Collected data entries:
━━━━

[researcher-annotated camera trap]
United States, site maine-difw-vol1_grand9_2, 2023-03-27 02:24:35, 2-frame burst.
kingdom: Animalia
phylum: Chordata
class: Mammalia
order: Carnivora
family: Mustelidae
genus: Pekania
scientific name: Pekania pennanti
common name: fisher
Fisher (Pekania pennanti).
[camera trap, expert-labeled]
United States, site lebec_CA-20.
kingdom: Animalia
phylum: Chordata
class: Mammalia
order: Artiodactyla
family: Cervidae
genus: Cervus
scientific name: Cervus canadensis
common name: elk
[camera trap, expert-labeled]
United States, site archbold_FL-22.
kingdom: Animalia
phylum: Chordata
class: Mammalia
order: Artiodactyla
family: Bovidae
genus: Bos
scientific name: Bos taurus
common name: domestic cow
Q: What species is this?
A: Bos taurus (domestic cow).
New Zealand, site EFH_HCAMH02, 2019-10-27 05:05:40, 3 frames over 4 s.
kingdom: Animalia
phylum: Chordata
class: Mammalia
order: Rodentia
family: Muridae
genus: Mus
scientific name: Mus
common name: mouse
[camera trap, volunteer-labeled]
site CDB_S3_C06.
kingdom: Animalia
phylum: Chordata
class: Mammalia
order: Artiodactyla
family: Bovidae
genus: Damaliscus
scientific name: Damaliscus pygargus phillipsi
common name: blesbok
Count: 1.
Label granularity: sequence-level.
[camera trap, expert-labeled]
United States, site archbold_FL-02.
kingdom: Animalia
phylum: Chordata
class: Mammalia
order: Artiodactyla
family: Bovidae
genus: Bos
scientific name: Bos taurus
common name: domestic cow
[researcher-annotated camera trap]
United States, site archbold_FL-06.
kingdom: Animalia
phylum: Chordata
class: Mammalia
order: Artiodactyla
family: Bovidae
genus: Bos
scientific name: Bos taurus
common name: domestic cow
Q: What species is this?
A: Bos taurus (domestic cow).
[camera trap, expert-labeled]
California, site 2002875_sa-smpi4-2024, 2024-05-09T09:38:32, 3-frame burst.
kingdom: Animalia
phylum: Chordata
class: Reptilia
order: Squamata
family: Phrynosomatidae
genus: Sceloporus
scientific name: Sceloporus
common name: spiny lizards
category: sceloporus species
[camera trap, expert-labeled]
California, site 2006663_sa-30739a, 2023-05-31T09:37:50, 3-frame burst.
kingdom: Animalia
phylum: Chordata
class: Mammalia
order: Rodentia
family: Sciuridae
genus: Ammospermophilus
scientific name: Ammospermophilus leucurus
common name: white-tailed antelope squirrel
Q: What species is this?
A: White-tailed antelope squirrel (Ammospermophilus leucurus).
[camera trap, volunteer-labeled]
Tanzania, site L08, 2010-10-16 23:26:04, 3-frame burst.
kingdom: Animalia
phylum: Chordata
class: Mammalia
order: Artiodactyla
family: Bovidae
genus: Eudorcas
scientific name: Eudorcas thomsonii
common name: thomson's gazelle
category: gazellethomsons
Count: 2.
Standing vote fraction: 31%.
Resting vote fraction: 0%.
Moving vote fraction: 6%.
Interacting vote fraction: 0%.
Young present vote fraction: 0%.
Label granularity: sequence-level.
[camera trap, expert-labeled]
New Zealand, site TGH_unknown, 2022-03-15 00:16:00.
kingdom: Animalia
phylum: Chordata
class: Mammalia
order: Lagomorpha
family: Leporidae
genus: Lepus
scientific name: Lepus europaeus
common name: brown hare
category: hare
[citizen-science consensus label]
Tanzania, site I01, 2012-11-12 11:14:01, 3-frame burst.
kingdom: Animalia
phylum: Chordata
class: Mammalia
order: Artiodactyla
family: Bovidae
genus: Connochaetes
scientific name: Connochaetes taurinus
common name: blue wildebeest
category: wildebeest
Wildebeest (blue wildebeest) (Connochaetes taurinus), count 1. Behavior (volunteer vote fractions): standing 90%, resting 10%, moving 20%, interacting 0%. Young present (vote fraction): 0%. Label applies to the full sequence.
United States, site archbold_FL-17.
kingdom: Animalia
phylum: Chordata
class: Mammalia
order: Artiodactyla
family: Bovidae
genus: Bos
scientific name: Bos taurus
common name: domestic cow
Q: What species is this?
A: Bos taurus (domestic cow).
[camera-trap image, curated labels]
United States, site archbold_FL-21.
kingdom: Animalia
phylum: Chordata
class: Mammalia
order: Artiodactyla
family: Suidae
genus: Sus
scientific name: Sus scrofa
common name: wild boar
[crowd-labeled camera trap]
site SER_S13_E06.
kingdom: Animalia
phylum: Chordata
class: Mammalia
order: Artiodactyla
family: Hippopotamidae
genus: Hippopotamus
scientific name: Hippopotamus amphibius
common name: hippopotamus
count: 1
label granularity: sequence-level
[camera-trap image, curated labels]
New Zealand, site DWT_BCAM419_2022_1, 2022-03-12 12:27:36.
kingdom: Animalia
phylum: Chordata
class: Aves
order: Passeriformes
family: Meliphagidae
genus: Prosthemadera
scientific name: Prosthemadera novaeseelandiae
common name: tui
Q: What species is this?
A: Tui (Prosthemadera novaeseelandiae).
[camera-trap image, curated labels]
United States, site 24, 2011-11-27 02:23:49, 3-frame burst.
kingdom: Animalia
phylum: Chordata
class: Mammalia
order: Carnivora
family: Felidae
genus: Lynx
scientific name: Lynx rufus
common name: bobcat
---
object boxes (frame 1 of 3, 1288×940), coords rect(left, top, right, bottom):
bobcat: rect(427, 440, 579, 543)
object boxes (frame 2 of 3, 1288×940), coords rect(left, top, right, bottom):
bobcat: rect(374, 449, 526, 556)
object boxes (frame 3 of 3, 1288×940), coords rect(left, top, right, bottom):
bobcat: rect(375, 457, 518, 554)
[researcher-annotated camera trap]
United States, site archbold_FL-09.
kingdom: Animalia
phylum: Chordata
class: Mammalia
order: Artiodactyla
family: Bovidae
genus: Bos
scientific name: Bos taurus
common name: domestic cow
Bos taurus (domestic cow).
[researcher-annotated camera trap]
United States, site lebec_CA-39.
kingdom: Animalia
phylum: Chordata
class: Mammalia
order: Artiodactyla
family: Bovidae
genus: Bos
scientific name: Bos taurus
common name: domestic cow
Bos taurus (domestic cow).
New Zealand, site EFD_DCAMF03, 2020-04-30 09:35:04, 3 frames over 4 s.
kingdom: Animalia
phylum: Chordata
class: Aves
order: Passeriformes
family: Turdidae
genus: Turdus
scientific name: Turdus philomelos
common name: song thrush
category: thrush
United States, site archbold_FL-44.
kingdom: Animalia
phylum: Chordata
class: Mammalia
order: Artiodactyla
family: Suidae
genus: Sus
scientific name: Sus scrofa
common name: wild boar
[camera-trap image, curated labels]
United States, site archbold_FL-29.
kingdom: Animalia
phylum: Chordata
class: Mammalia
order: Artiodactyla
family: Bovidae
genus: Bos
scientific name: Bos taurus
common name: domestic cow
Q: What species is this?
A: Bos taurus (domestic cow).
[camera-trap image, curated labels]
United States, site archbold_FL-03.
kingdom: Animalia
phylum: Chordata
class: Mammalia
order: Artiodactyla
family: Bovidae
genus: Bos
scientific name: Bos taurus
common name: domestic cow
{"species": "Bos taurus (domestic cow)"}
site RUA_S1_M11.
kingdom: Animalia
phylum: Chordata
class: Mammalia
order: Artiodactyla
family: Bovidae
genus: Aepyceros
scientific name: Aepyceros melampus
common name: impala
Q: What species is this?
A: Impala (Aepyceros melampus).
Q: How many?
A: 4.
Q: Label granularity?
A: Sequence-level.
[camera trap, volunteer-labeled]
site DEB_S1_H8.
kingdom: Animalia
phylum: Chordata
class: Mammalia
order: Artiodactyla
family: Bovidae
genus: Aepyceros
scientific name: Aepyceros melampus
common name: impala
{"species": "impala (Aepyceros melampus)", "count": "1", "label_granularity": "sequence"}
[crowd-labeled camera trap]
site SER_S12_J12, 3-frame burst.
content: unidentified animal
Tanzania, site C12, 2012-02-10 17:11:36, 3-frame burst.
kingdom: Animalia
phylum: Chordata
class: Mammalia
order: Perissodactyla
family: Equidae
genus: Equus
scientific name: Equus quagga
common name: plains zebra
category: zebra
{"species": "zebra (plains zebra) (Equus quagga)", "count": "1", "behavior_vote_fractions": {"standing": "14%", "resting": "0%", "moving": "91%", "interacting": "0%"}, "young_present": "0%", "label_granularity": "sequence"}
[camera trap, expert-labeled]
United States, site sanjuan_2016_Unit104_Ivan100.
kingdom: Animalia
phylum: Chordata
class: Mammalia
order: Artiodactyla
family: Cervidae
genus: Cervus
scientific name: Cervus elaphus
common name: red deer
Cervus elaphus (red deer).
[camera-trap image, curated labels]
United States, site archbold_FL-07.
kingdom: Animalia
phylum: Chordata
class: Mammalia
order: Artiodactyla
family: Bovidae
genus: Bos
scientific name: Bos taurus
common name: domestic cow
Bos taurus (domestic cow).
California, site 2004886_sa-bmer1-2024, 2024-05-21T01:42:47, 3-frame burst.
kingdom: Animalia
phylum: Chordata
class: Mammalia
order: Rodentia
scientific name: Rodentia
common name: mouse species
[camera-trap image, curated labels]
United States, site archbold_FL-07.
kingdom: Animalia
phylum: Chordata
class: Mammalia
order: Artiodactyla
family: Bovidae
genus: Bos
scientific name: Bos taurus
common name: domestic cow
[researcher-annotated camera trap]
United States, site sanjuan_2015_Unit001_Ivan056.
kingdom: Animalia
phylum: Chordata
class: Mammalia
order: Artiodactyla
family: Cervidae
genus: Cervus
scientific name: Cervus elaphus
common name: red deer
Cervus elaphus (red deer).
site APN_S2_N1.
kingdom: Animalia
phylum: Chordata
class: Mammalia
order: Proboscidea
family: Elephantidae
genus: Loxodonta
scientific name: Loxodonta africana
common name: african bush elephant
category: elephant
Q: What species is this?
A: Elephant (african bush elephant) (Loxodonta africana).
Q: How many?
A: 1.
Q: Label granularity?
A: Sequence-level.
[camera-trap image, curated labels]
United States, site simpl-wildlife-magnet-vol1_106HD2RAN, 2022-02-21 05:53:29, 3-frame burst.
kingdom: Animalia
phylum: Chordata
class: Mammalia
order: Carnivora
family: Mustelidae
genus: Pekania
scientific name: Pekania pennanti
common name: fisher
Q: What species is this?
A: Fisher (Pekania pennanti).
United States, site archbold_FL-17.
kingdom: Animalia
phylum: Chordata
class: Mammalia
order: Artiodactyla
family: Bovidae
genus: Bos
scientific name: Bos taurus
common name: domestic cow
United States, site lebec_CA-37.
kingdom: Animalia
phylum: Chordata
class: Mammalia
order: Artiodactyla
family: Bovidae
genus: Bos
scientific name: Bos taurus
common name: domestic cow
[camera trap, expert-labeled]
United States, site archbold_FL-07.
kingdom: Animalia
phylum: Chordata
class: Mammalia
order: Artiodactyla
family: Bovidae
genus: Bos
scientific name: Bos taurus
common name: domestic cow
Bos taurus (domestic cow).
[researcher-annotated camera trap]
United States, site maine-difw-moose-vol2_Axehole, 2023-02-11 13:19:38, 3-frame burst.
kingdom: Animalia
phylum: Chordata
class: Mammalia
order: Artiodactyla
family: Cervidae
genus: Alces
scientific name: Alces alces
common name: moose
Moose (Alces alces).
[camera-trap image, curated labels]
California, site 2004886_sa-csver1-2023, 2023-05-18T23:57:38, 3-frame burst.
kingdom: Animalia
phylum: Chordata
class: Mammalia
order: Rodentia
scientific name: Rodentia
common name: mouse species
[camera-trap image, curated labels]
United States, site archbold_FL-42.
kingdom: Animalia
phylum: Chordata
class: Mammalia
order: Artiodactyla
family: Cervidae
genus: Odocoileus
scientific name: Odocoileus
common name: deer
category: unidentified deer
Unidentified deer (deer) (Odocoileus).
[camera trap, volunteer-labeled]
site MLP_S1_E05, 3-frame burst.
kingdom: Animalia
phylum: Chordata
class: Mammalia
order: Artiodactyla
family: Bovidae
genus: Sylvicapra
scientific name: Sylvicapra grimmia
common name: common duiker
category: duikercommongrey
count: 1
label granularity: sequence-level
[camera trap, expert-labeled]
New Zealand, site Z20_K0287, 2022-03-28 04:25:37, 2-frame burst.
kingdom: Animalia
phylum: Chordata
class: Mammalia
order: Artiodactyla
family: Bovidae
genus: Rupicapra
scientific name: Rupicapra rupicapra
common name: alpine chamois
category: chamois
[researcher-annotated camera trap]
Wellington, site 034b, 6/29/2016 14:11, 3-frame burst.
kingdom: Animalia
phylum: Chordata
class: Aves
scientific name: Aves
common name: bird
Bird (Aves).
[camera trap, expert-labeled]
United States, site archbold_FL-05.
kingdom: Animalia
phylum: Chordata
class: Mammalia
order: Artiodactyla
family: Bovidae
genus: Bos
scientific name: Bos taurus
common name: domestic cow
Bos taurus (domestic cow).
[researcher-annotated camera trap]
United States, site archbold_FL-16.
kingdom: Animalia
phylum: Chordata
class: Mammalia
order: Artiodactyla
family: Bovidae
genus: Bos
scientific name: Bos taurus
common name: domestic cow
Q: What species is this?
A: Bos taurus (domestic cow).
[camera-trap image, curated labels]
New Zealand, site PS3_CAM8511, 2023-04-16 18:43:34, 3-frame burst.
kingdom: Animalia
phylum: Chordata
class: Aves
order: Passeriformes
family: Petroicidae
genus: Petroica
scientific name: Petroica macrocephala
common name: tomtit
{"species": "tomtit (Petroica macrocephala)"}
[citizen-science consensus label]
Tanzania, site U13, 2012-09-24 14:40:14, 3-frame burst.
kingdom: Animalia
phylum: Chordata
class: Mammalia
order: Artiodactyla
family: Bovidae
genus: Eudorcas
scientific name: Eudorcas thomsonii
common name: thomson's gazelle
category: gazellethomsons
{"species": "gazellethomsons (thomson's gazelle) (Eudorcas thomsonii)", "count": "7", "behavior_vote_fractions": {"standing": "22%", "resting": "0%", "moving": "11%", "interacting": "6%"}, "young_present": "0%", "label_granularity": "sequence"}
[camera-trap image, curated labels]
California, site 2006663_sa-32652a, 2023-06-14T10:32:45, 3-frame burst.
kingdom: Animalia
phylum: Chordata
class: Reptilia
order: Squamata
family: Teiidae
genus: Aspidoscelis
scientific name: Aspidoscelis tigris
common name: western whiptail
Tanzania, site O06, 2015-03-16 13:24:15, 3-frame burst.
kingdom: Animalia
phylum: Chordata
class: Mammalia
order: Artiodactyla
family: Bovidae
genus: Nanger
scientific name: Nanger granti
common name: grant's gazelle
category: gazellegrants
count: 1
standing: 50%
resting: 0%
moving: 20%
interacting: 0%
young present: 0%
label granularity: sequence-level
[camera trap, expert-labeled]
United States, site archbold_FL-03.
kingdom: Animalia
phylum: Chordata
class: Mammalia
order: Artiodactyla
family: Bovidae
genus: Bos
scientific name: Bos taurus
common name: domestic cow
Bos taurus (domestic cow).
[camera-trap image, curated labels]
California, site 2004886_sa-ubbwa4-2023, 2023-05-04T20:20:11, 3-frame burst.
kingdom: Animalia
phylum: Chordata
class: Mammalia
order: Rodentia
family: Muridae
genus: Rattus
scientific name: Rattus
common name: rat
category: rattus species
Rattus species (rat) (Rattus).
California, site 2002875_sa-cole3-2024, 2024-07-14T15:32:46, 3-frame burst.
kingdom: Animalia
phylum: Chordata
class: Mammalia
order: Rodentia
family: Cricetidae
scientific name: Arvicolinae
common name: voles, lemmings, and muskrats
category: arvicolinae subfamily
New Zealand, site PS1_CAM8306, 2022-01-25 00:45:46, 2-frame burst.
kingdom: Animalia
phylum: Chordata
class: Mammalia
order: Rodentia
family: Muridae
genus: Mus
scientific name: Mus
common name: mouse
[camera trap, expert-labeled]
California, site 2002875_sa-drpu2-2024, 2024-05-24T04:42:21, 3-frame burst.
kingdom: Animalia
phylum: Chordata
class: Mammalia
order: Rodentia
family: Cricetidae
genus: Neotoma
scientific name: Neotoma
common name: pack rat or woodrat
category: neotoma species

━━━━

**YOUR INSTRUCTIONS**
Copy out only the lines above from the one with "scientific name: Rattus" to the one with "category: arvicolinae subfamily", inclusive, exactly as they stand.

**TASK OUTPUT**
scientific name: Rattus
common name: rat
category: rattus species
Rattus species (rat) (Rattus).
California, site 2002875_sa-cole3-2024, 2024-07-14T15:32:46, 3-frame burst.
kingdom: Animalia
phylum: Chordata
class: Mammalia
order: Rodentia
family: Cricetidae
scientific name: Arvicolinae
common name: voles, lemmings, and muskrats
category: arvicolinae subfamily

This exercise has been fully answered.